> WORK ORDER:
Lines from the records below that contain the word "frame" are to be copied out.

> RECORDS FOR PROCESSING:
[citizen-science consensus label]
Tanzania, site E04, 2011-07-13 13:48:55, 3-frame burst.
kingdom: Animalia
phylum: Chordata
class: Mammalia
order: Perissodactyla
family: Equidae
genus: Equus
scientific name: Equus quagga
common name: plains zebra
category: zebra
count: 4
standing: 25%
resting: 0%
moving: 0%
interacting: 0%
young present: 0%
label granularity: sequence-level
--
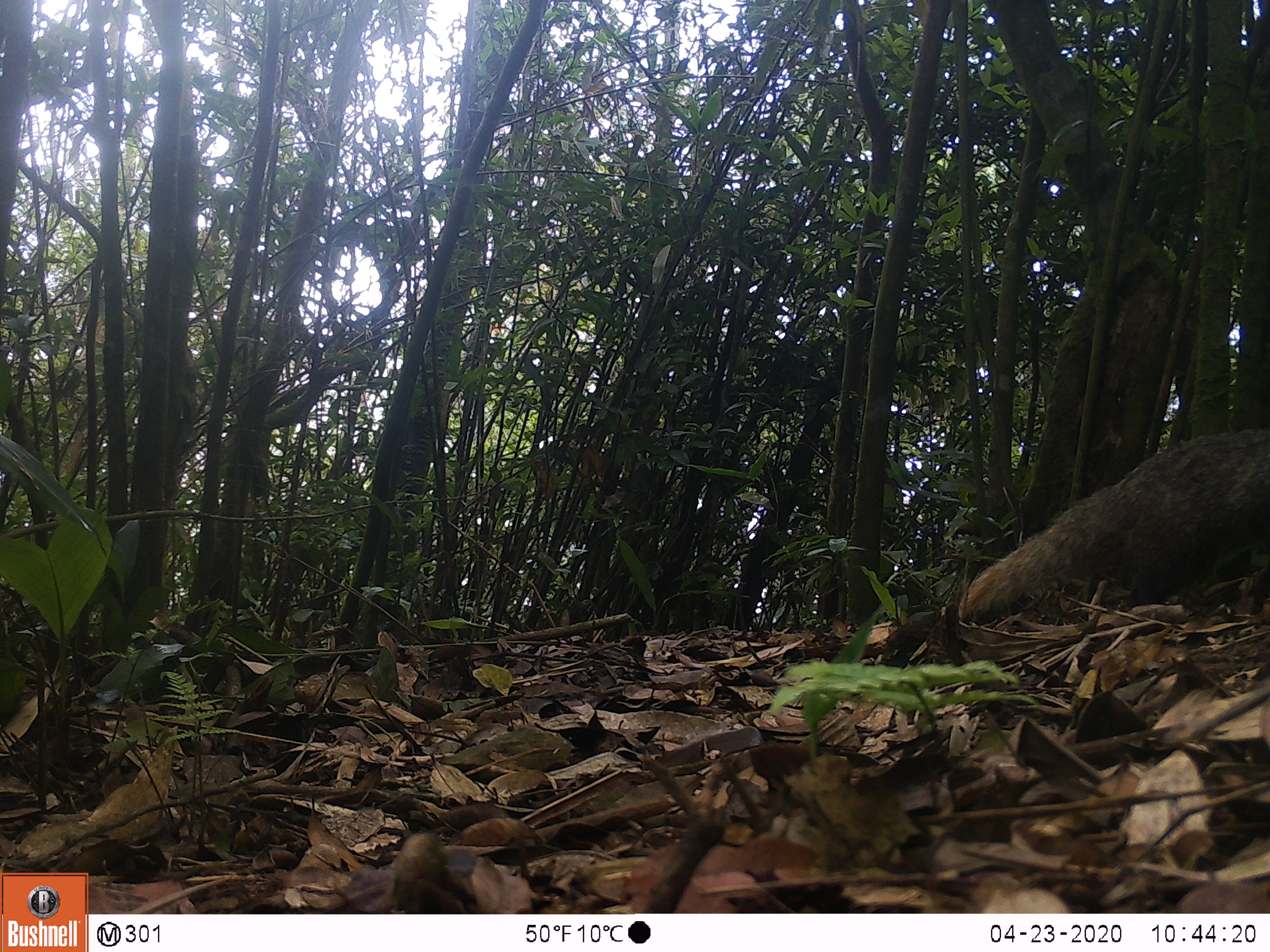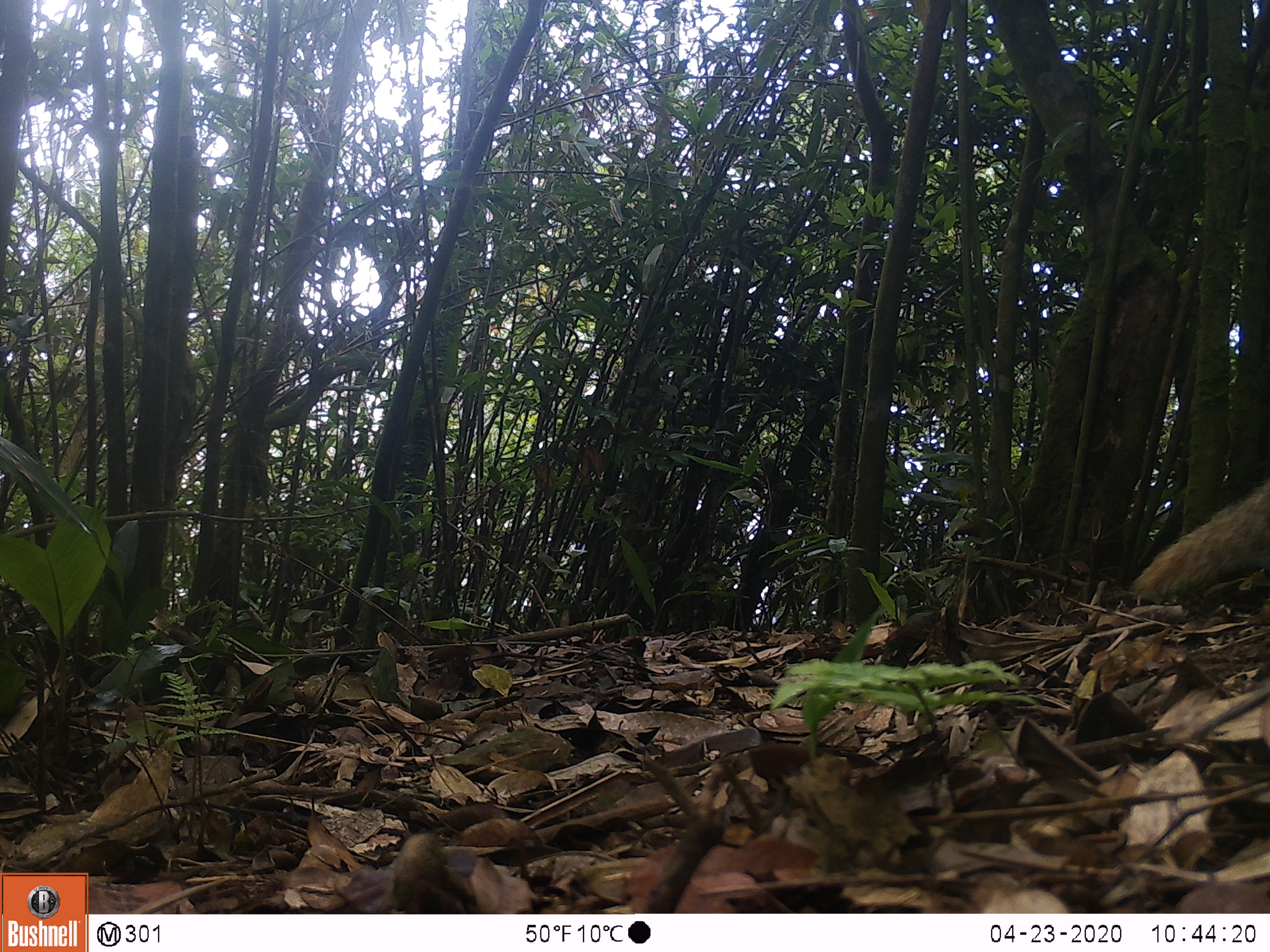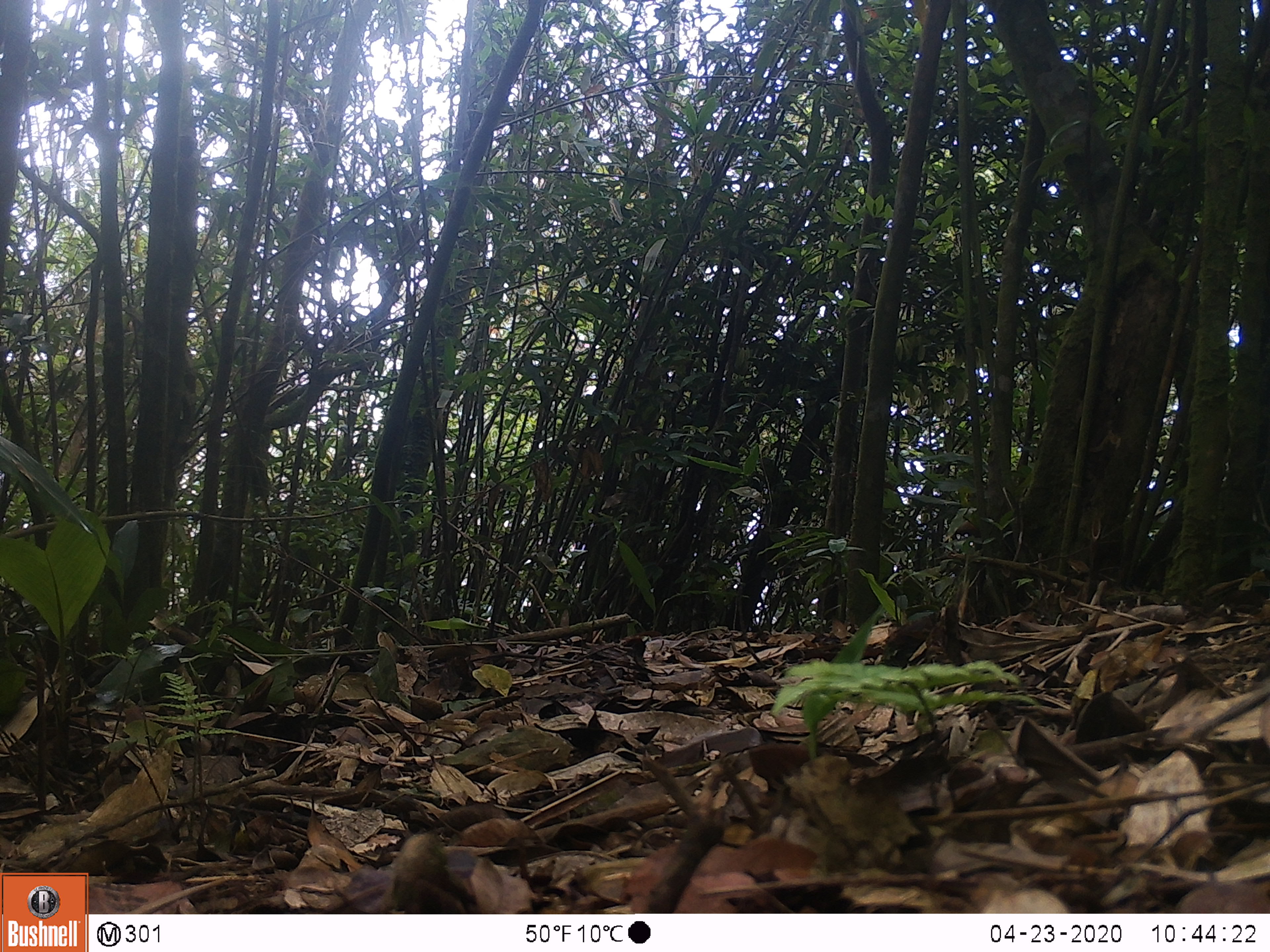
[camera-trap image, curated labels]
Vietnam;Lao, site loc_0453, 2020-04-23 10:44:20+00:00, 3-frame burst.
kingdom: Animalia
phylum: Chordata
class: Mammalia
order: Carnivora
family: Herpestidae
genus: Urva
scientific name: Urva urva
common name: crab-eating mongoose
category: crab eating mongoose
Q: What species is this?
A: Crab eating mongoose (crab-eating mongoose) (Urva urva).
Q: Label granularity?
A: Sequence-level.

> TASK OUTPUT:
Tanzania, site E04, 2011-07-13 13:48:55, 3-frame burst.
Vietnam;Lao, site loc_0453, 2020-04-23 10:44:20+00:00, 3-frame burst.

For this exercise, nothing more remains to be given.